Exercise - If a line in the listing below includes the string "impala", pull it out.

The data -

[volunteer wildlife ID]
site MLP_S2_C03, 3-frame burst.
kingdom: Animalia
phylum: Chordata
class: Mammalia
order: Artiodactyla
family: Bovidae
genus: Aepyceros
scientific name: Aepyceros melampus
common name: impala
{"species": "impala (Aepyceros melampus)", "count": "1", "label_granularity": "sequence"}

Written response -
common name: impala
{"species": "impala (Aepyceros melampus)", "count": "1", "label_granularity": "sequence"}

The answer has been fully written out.